— Aufgaben —
[A] Welcher Politiker setzt sich laut dem Textauszug zur Bargeldobergrenze auf EU-Ebene für eine Obergrenze bei Barzahlungen ein?
[B] Schreiben Sie den Textauszug zur Bargeldobergrenze im Anschluss an seinen letzten Satz weiter.

─── Textauszug ───

Die EU-Finanzminister wollen Barzahlungen begrenzen, um Kriminalität einzudämmen. Große Summen verschieben Gangster allerdings sowieso auf andere Weise.

Die Welt ist schlecht. Dabei könnte sie so viel besser sein. Drogenhandel, Geldwäsche, Steuerhinterziehung: All das gäbe es kaum oder gar nicht mehr in einer Welt ohne Bargeld. Das sagen zumindest diejenigen, die Scheine und Münzen am liebsten abschaffen würden. Etwa der Wirtschaftsweise Peter Bofinger oder der Harvard-Professor Kenneth Rogoff. Auch in der Bundesregierung glaubt man, dass es einen Zusammenhang gibt zwischen Bargeld und Kriminalität – zumindest bei großen Scheinen. Deshalb setzt sich Bundesfinanzminister Wolfgang Schäuble (CDU) auf EU-Ebene jetzt für eine Obergrenze bei Barzahlungen ein. Bei 5000 Euro soll Schluss sein – höhere Beträge soll man nur noch überweisen oder per Karte bezahlen können. Bereits kommende Woche will der Finanzausschuss des Bundestages über diese Obergrenze für Bargeld sprechen.

─── Datensätze ───

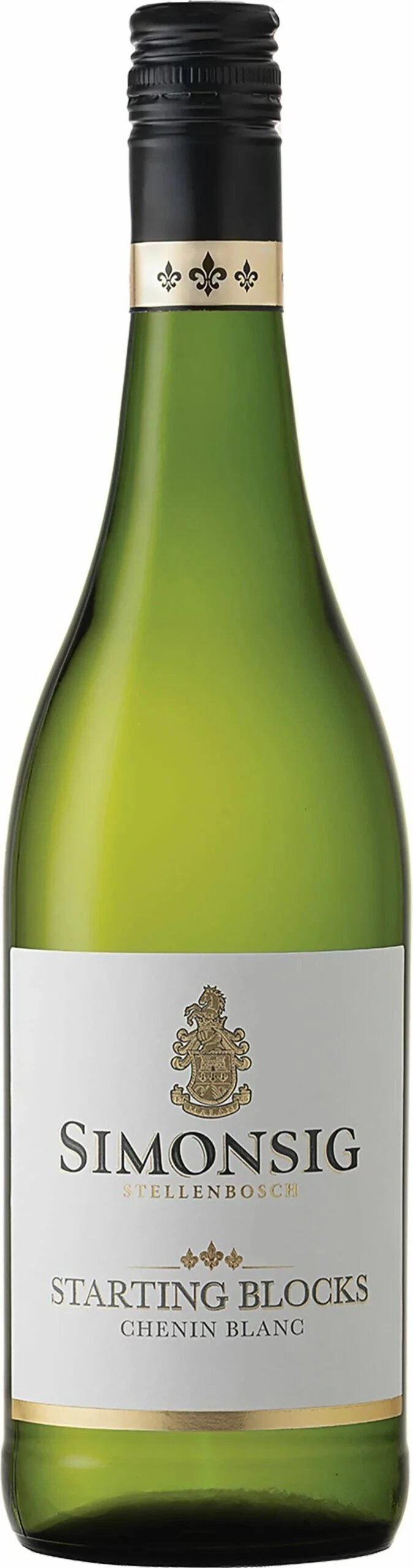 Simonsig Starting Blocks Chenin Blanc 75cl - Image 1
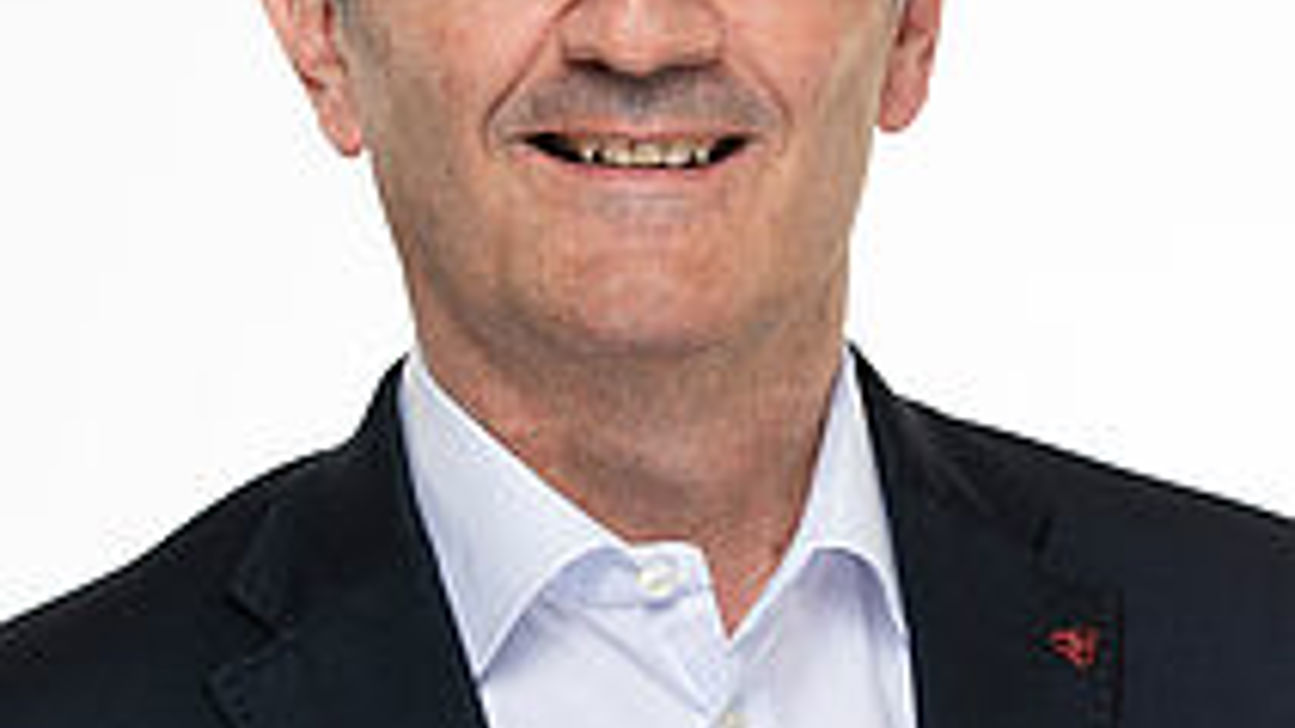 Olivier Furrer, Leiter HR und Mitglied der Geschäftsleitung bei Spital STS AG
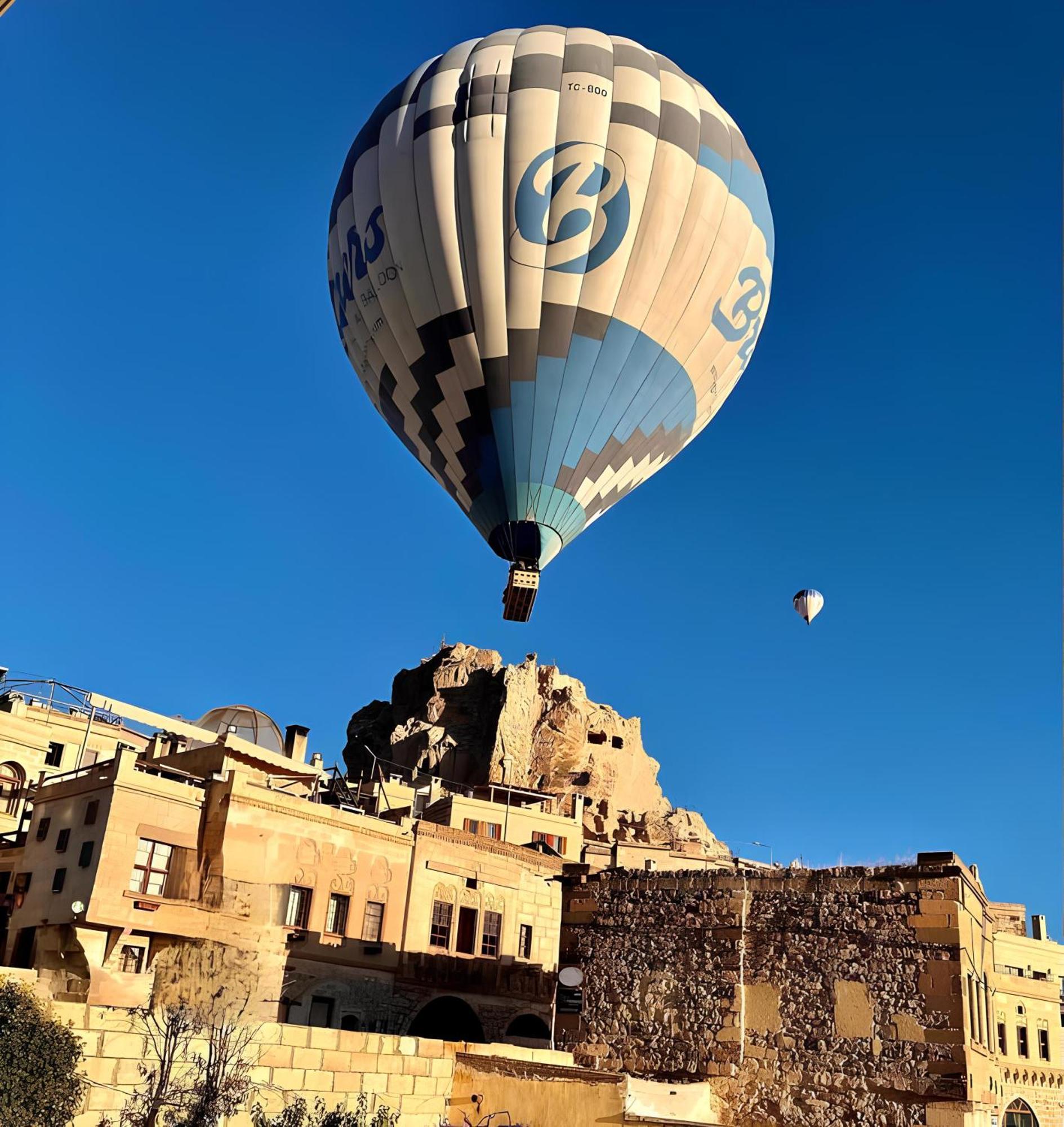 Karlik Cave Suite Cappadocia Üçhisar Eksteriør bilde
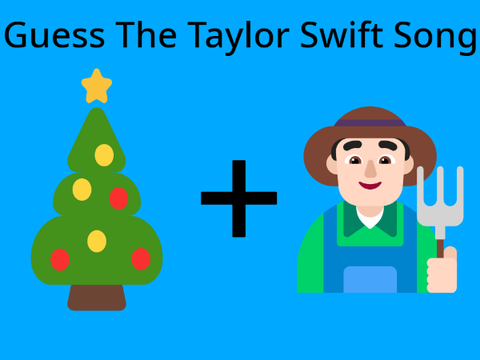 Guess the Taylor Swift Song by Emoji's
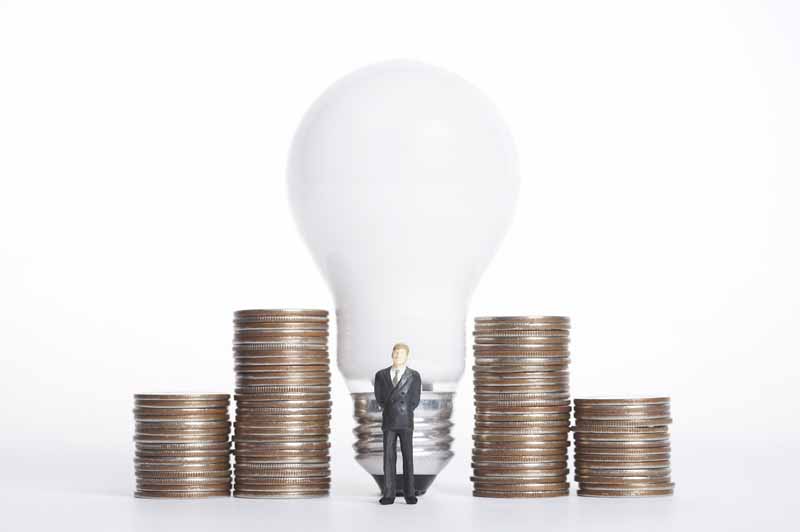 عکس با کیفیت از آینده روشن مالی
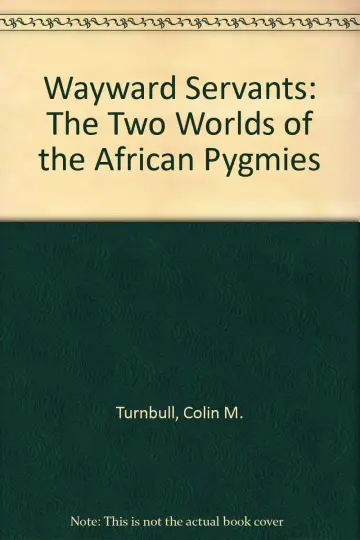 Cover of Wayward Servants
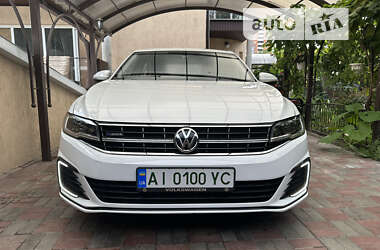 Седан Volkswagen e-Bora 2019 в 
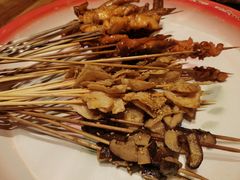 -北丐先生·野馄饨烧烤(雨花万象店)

───
─── Datensätze ───

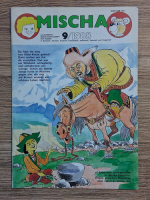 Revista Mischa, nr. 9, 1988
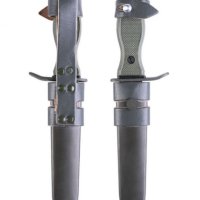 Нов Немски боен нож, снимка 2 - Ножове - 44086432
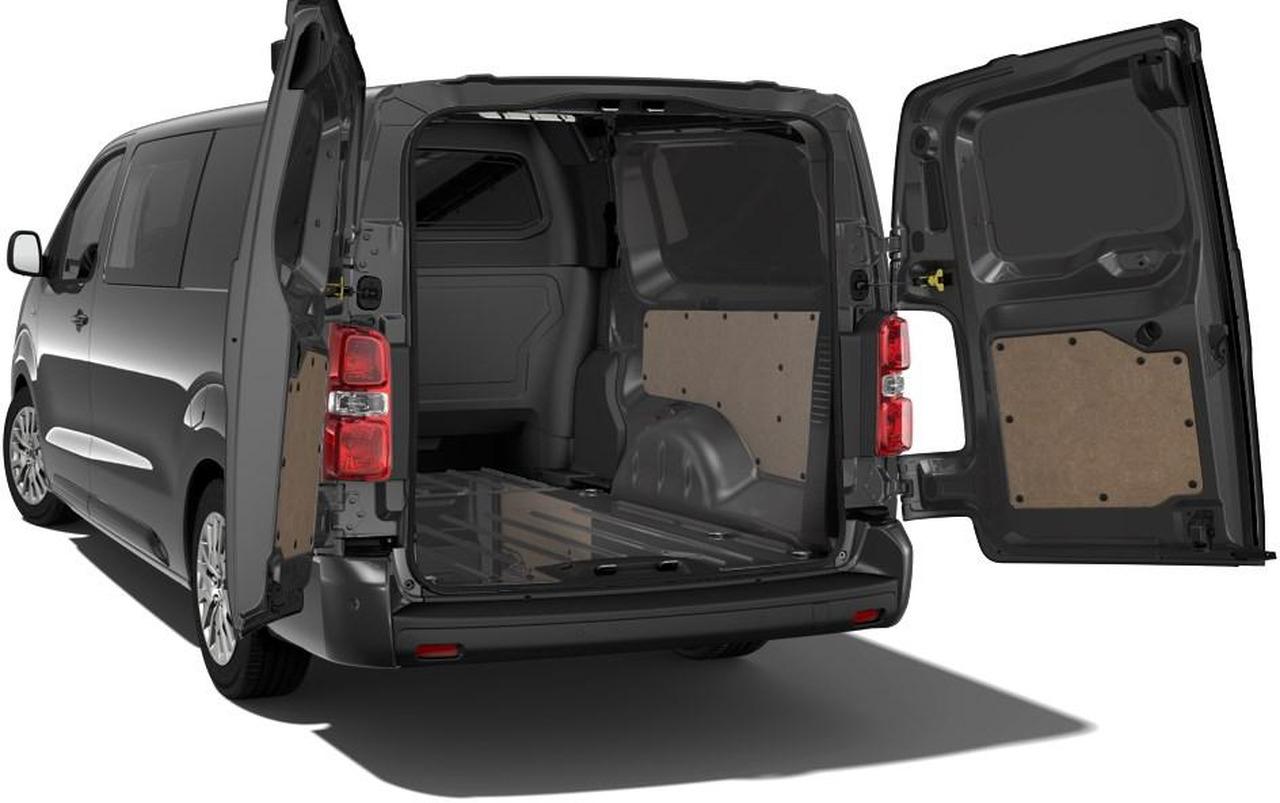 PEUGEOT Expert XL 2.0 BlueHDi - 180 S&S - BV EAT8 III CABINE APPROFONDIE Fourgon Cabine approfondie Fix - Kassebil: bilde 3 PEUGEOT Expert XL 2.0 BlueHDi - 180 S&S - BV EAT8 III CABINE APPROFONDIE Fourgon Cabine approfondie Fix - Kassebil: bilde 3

───

— Lösungen —
[A] Bundesfinanzminister Wolfgang Schäuble (CDU).

[B]
Doch lassen sich Kriminelle davon wirklich abschrecken? Wird ihr Geschäft dadurch so sehr erschwert, dass sie es einstellen oder auffliegen? Experten bezweifeln das. Eine Obergrenze für Bargeld zu fordern sei zwar populär – aber wenig zielführend, sagt zum Beispiel Friedrich Schneider. Der Ökonom forscht an der Universität Linz zu Geldwäsche und Schattenwirtschaft und sagt: „Die Politiker schauen zu viel Tatort.“ Im Krimi bezahlten die Bösen ihre krummen Geschäfte noch immer mit einem Koffer voller Scheine. Doch mit der Realität habe das wenig zu tun.

Für Dealer ändert die Obergrenze nichts

„Kriminellen ist egal, ob es eine Obergrenze für Bargeld gibt oder nicht“, sagt Schneider. So würden Kleinkriminelle selten große Summen einnehmen. Wer etwa im Görlitzer Park Drogen verkaufe, käme niemals auf 5000 Euro. Für die Dealer würde sich mit einer Obergrenze also nichts ändern.

Und die organisierte Kriminalität? Die findet erst recht andere Wege. Schon jetzt schleust sie Bargeld nur in kleinen Tranchen ins System ein – wenn überhaupt. „Große Summen begleichen sie längst bargeldlos“, sagt Schneider. Das funktioniert zum Beispiel über Scheinfirmen im Im- und Exporthandel. Das eine Unternehmen stellt dem anderen eine Rechnung und schon ist das Geld außer Landes gebracht. Auf diese Weise landet das Geld auf Konten in der Karibik, in Hongkong oder oder in Liechtenstein. Oft werde eine Leistung auch gleich mehrfach abgerechnet. Weil das Geld aber über verschiedene Banken überwiesen wird, fällt das nur bei einer sehr genauen Prüfung auf.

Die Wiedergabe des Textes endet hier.